Lo único nuevo de ese déjà  vu viviente era su actual ritual de belleza para disimular las arrugas de los años –que me recomendó fervientemente cuando nos despedíamos–,  y sus dedicadas sesiones de trabajo corporal –estaba practicando capoeira y asistiendo una vez por semana a una clase de swing. Por lo demás, había continuado su rutina de refugiarse en el seno materno y vivir de la fortuna que le había dejado su padre en forma de empresa  –por supuesto manejada por terceros. Haciendo honor a la leyenda de su personaje tenía una vida mágica con su Campanita siempre al lado.
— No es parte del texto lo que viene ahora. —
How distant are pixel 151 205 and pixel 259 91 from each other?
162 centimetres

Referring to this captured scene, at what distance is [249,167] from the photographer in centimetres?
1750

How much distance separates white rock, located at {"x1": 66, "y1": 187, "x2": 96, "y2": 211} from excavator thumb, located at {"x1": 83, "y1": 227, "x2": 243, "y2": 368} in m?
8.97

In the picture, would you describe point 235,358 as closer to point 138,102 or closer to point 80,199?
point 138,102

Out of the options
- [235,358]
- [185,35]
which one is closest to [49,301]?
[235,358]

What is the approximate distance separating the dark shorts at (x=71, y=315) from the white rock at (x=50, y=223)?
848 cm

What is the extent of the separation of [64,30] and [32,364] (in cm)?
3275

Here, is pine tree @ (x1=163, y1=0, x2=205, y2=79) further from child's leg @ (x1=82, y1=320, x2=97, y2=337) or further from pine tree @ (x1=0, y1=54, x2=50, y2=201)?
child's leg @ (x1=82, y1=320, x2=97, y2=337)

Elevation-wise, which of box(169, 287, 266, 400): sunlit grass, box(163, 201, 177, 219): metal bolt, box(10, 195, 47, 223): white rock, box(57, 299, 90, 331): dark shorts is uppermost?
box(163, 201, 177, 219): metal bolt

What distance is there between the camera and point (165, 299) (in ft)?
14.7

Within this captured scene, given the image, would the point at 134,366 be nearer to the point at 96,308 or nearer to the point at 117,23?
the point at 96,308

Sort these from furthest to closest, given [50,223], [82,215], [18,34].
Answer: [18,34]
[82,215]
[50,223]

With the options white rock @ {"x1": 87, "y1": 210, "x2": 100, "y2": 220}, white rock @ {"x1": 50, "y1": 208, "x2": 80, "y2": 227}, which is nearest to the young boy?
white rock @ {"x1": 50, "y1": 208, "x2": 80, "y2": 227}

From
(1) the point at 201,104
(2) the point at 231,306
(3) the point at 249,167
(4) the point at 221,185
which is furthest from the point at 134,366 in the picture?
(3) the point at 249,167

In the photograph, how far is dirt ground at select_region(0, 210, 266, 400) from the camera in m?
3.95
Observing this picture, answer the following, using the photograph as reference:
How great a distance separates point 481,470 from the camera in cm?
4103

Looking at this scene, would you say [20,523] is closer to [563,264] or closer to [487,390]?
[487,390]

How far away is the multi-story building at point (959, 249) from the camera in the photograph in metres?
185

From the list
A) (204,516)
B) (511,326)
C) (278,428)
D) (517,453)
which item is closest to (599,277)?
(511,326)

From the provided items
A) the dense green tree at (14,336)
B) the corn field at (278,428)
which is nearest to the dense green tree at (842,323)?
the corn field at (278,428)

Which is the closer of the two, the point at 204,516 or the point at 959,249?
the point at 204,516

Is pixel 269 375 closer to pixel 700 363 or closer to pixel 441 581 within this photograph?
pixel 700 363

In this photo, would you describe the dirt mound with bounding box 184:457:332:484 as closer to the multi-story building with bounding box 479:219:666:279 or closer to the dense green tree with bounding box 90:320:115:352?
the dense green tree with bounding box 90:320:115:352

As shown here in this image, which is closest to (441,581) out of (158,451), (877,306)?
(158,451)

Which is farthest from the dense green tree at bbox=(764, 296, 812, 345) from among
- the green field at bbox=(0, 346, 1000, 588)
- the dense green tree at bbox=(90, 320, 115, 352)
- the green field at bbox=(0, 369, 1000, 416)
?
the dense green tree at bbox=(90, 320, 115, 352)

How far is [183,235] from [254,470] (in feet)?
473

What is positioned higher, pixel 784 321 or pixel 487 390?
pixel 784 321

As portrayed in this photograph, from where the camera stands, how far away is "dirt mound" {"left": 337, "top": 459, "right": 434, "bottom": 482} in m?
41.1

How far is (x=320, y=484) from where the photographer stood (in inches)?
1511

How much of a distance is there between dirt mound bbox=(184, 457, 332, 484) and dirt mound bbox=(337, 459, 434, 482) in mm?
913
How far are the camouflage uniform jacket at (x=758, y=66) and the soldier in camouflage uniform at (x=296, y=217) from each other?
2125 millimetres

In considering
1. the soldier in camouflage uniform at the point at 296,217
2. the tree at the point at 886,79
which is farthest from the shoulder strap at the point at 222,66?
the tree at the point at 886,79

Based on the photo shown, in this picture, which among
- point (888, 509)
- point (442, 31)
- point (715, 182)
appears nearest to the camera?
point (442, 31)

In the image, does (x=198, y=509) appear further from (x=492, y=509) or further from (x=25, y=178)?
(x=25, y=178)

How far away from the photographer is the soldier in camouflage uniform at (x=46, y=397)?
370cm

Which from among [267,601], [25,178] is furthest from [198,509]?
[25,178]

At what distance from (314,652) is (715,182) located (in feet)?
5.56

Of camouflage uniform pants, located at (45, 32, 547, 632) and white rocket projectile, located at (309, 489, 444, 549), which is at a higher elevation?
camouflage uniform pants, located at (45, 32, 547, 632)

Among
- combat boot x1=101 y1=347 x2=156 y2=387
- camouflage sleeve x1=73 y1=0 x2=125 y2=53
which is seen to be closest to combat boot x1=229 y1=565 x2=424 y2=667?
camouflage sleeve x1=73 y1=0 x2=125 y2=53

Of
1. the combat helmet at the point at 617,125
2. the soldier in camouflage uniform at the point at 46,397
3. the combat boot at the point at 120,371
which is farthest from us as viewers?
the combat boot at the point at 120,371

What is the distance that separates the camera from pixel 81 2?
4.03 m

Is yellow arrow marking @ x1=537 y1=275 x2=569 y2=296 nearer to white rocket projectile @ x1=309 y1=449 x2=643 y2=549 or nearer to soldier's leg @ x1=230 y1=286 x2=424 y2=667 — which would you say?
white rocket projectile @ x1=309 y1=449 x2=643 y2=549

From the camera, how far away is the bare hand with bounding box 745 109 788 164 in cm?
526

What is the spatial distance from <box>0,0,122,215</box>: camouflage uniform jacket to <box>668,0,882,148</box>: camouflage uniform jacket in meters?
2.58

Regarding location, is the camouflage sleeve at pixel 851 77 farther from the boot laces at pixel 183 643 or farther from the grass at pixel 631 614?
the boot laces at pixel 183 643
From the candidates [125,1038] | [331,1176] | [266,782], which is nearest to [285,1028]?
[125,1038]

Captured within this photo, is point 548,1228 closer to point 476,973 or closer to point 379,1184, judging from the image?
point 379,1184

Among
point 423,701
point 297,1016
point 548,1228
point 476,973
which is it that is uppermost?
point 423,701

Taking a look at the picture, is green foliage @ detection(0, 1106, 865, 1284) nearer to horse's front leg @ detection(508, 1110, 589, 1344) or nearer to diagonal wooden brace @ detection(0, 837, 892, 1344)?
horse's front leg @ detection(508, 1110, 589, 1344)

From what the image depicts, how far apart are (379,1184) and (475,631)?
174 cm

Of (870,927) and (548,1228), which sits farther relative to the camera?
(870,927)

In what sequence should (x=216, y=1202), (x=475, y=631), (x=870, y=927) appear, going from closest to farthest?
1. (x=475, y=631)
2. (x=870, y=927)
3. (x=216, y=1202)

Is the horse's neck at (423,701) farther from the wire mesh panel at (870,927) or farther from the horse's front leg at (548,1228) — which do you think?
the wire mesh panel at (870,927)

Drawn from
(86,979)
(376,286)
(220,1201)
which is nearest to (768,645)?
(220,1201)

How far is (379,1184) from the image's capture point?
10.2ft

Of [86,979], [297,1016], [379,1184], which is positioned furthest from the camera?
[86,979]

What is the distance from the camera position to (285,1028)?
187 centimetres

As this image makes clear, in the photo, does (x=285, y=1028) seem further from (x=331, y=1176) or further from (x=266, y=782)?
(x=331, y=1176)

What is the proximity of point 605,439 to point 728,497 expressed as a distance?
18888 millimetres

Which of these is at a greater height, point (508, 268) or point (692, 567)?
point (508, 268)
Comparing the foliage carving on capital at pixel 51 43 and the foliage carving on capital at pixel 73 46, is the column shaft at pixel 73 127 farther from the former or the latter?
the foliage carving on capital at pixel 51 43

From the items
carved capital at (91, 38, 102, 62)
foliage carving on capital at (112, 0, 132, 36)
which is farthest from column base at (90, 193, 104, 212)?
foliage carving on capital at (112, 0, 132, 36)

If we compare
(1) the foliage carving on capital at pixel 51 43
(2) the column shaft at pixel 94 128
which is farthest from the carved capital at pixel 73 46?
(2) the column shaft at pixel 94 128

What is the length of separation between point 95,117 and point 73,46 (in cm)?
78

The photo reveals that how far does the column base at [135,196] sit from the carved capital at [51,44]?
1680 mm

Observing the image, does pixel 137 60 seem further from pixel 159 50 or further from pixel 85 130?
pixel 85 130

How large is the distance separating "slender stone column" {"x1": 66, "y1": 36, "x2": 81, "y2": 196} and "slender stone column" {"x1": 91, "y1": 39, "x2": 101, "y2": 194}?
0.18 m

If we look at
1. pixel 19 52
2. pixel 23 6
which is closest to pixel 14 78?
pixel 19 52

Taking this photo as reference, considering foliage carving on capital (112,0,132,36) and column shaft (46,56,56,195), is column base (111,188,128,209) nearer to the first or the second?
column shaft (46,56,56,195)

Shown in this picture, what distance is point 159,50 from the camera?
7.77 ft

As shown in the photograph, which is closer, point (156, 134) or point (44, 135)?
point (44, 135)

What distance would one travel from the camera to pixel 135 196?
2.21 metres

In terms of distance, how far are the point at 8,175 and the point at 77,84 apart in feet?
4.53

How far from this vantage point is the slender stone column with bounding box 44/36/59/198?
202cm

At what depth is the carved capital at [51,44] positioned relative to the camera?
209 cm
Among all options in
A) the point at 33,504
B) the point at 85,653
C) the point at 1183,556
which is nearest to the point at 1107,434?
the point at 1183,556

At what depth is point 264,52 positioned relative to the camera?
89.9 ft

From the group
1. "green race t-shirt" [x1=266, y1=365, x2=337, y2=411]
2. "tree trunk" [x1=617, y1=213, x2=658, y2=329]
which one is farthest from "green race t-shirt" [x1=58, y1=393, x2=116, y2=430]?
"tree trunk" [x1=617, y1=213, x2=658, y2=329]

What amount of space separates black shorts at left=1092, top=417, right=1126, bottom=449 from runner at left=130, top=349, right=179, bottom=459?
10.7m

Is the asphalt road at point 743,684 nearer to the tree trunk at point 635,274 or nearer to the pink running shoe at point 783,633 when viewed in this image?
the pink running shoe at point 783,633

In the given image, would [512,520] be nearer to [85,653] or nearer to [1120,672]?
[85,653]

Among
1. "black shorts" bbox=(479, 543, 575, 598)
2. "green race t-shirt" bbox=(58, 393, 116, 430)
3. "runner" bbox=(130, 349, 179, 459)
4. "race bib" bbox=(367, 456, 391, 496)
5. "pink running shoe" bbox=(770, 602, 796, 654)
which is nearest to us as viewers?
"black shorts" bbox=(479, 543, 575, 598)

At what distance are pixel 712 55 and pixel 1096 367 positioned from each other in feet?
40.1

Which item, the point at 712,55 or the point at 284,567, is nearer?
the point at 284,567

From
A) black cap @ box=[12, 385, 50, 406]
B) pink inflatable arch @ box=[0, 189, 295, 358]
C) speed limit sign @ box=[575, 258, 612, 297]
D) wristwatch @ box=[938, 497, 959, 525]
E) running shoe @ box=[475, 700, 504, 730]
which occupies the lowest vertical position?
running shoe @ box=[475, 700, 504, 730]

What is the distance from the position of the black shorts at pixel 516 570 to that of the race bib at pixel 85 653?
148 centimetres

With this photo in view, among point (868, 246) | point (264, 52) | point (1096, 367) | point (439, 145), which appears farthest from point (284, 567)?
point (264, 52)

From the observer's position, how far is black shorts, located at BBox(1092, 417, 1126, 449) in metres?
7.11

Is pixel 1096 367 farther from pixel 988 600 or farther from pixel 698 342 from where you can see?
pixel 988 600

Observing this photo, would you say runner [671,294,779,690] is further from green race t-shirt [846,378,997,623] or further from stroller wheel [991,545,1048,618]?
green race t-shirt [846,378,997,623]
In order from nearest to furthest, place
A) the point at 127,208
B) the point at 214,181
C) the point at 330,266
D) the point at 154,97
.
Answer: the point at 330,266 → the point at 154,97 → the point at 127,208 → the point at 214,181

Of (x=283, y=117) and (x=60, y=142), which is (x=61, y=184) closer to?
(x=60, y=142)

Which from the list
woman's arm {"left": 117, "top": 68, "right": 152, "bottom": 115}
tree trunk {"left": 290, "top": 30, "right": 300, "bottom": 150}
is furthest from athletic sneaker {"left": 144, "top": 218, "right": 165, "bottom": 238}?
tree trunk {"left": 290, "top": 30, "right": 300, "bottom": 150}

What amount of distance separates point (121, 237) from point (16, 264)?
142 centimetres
Se levantó de la silla para irse y no era la misma persona que me abrazó cuando nos encontramos. Su andar era más lento y su espalda lucía ligeramente encorvada. Me preguntaba qué podía haber cambiado su ánimo en tan breve reunión y pensé que tal vez había sido la historia de mi vida que él había solicitado que le contara. Mi historia era la de cualquier hija de vecino, no había polvos mágicos que transformaran los malos momentos y los buenos no se debían a un toque de hada. ¿Le hice pensar en sí mismo? ¿Sintió de pronto la soledad? ¿Aprendió que había otras cosas que nunca se imaginó que pudiera tener la gente? No lo sé. Quizás el espejo del mostrador le reflejó su “rostro cargado de amaneceres sin retorno, sin viento, sin hadas, tan solo con los ojos pegados de legañas”. O sencillamente, por un momento –estoy segura–, olvidó su personaje.